• [What you will do]: Reproduce the whole listing, character for character.

__________________________________________________

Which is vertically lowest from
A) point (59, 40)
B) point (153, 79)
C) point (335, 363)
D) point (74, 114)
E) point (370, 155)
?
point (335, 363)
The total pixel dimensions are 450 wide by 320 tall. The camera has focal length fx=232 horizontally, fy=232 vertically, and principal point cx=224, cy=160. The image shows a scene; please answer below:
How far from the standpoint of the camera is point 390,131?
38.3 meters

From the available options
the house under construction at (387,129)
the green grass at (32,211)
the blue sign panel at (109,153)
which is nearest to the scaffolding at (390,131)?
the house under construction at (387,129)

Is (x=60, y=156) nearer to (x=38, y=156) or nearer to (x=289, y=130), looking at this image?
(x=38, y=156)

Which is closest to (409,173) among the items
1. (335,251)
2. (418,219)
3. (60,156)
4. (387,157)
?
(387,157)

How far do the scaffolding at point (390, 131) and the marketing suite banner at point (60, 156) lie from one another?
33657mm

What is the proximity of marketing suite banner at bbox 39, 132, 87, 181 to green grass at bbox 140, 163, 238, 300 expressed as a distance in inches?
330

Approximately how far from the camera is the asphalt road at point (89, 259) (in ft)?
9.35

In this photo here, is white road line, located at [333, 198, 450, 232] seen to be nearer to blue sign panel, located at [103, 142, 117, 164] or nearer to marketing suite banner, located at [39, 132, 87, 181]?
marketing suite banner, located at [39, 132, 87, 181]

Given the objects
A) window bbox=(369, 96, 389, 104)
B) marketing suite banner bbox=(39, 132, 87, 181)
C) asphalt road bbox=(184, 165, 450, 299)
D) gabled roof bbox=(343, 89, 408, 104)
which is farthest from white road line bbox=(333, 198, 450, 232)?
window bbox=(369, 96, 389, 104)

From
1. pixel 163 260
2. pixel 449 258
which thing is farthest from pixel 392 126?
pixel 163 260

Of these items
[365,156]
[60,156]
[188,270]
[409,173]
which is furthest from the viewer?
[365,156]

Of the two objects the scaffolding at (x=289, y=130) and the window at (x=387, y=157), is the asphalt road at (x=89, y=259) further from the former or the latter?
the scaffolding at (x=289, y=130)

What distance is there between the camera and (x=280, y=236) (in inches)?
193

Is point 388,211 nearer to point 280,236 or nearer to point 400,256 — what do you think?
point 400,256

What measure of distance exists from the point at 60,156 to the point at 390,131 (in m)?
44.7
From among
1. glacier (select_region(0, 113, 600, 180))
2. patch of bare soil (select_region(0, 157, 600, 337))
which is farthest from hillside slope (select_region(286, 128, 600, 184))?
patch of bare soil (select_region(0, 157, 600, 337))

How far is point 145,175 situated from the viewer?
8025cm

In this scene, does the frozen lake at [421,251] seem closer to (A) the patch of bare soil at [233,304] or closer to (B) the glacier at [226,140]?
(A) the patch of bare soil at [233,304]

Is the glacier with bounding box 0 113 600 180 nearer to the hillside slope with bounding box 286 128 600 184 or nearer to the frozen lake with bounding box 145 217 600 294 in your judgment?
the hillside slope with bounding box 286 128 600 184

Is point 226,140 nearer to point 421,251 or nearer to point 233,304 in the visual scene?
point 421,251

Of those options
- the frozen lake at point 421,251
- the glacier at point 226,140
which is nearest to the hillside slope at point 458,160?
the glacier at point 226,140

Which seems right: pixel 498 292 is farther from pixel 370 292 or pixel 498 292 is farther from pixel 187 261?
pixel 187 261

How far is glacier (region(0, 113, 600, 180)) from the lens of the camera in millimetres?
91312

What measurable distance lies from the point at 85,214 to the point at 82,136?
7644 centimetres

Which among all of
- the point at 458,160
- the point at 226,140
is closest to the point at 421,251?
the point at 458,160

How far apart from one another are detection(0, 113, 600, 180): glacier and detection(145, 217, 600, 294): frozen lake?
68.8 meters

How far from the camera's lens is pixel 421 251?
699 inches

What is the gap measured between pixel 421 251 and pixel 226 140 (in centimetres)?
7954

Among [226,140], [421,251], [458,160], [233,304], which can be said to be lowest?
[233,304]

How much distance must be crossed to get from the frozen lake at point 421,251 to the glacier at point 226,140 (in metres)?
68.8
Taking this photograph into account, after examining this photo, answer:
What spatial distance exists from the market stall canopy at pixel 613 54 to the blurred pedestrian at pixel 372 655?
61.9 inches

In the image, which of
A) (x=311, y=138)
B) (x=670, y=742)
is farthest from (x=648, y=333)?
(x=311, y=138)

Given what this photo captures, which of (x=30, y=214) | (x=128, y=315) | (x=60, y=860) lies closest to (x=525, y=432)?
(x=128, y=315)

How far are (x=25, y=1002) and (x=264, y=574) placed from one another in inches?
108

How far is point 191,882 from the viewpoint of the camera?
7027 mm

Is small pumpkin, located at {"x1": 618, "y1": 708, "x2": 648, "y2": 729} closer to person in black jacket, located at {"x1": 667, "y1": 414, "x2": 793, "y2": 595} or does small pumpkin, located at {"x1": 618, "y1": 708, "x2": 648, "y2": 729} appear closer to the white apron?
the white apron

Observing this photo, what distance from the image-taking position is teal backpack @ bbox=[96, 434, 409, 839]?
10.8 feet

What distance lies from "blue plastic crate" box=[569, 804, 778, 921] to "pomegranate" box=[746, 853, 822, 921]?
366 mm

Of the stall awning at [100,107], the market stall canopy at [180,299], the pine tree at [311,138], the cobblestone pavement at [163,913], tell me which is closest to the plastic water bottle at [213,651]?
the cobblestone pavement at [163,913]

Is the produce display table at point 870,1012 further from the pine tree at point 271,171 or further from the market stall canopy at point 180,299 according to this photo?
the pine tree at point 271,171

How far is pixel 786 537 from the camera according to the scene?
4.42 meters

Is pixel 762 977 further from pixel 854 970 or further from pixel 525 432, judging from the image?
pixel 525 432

__________________________________________________

• [Right answer]:
Which is vertically lowest from
A) point (59, 40)
B) point (153, 79)
C) point (335, 363)
D) point (74, 114)
E) point (370, 155)
?
point (335, 363)
The total pixel dimensions are 450 wide by 320 tall. The camera has focal length fx=232 horizontally, fy=232 vertically, and principal point cx=224, cy=160. The image shows a scene; please answer below:
How far from the standpoint of the camera is point 390,131?
38.3 meters

From the available options
the house under construction at (387,129)
the green grass at (32,211)
the blue sign panel at (109,153)
which is nearest to the scaffolding at (390,131)?
the house under construction at (387,129)

Is (x=60, y=156) nearer to (x=38, y=156) or nearer to (x=289, y=130), looking at this image?
(x=38, y=156)

Which is closest to (409,173) among the items
1. (335,251)
2. (418,219)
3. (60,156)
4. (387,157)
?
(387,157)

How far do the scaffolding at point (390, 131) and the marketing suite banner at point (60, 156) lie from one another?
33657mm

What is the proximity of marketing suite banner at bbox 39, 132, 87, 181 to green grass at bbox 140, 163, 238, 300 expressed as a distance in inches?
330

Approximately how far from the camera is the asphalt road at point (89, 259) (in ft)?
9.35

In this photo here, is white road line, located at [333, 198, 450, 232] seen to be nearer to blue sign panel, located at [103, 142, 117, 164] or nearer to marketing suite banner, located at [39, 132, 87, 181]?
marketing suite banner, located at [39, 132, 87, 181]

Given the objects
A) window bbox=(369, 96, 389, 104)
B) marketing suite banner bbox=(39, 132, 87, 181)
C) asphalt road bbox=(184, 165, 450, 299)
D) gabled roof bbox=(343, 89, 408, 104)
which is farthest from white road line bbox=(333, 198, 450, 232)?
window bbox=(369, 96, 389, 104)

From
1. pixel 163 260
2. pixel 449 258
which thing is farthest from pixel 392 126?
pixel 163 260

Of these items
[365,156]
[60,156]
[188,270]
[409,173]
which is furthest from the viewer?
[365,156]

Of the two objects the scaffolding at (x=289, y=130) and the window at (x=387, y=157), is the asphalt road at (x=89, y=259) further from the former or the latter?
the scaffolding at (x=289, y=130)

What distance is there between the camera and (x=280, y=236) (in inches)?
193

Is point 388,211 nearer to point 280,236 or nearer to point 400,256 — what do you think?
point 400,256

What measure of distance exists from the point at 60,156 to the point at 390,131 (in m)?
44.7
From among
1. glacier (select_region(0, 113, 600, 180))
2. patch of bare soil (select_region(0, 157, 600, 337))
which is farthest from hillside slope (select_region(286, 128, 600, 184))?
patch of bare soil (select_region(0, 157, 600, 337))

How far is point 145,175 situated from the viewer?
8025cm

In this scene, does the frozen lake at [421,251] seem closer to (A) the patch of bare soil at [233,304] or closer to (B) the glacier at [226,140]?
(A) the patch of bare soil at [233,304]

Is the glacier with bounding box 0 113 600 180 nearer to the hillside slope with bounding box 286 128 600 184 or nearer to the frozen lake with bounding box 145 217 600 294 in your judgment?
the hillside slope with bounding box 286 128 600 184

Is point 226,140 nearer to point 421,251 or nearer to point 233,304 in the visual scene?
point 421,251

Of those options
- the frozen lake at point 421,251
- the glacier at point 226,140
which is nearest to the hillside slope at point 458,160?
the glacier at point 226,140

Which seems right: pixel 498 292 is farther from pixel 370 292 or pixel 498 292 is farther from pixel 187 261?
pixel 187 261

How far is glacier (region(0, 113, 600, 180)) from the lens of the camera in millimetres?
91312

What measurable distance lies from the point at 85,214 to the point at 82,136?
7644 centimetres

Which among all of
- the point at 458,160
- the point at 226,140
is closest to the point at 421,251?
the point at 458,160

How far apart from one another are detection(0, 113, 600, 180): glacier and detection(145, 217, 600, 294): frozen lake?
68.8 meters

How far from the camera's lens is pixel 421 251?
699 inches

What is the gap measured between pixel 421 251 and pixel 226 140 (in centimetres)?
7954

Among [226,140], [421,251], [458,160], [233,304], which can be said to be lowest?
[233,304]

How much distance must be crossed to get from the frozen lake at point 421,251 to the glacier at point 226,140 (in metres)?
68.8
Taking this photograph into account, after examining this photo, answer:
What spatial distance exists from the market stall canopy at pixel 613 54 to the blurred pedestrian at pixel 372 655?
61.9 inches

In the image, which of
A) (x=311, y=138)
B) (x=670, y=742)
is farthest from (x=648, y=333)?
(x=311, y=138)

Given what this photo captures, which of (x=30, y=214) | (x=128, y=315) | (x=60, y=860) lies closest to (x=525, y=432)?
(x=128, y=315)

How far are (x=25, y=1002) and (x=264, y=574) placed from one another in inches?
108

How far is point 191,882 from the viewpoint of the camera?
7027 mm

Is small pumpkin, located at {"x1": 618, "y1": 708, "x2": 648, "y2": 729} closer to person in black jacket, located at {"x1": 667, "y1": 414, "x2": 793, "y2": 595} or does small pumpkin, located at {"x1": 618, "y1": 708, "x2": 648, "y2": 729} appear closer to the white apron?
the white apron

Observing this photo, what distance from the image-taking position is teal backpack @ bbox=[96, 434, 409, 839]?
10.8 feet

What distance lies from "blue plastic crate" box=[569, 804, 778, 921] to "pomegranate" box=[746, 853, 822, 921]?
366 mm

Of the stall awning at [100,107], the market stall canopy at [180,299], the pine tree at [311,138], the cobblestone pavement at [163,913], tell me which is closest to the plastic water bottle at [213,651]?
the cobblestone pavement at [163,913]

Is the produce display table at point 870,1012 further from the pine tree at point 271,171 or further from the market stall canopy at point 180,299 according to this photo?
the pine tree at point 271,171

How far is pixel 786 537 from the camera according to the scene?
4.42 meters

Is pixel 762 977 further from pixel 854 970 or further from pixel 525 432, judging from the image?
pixel 525 432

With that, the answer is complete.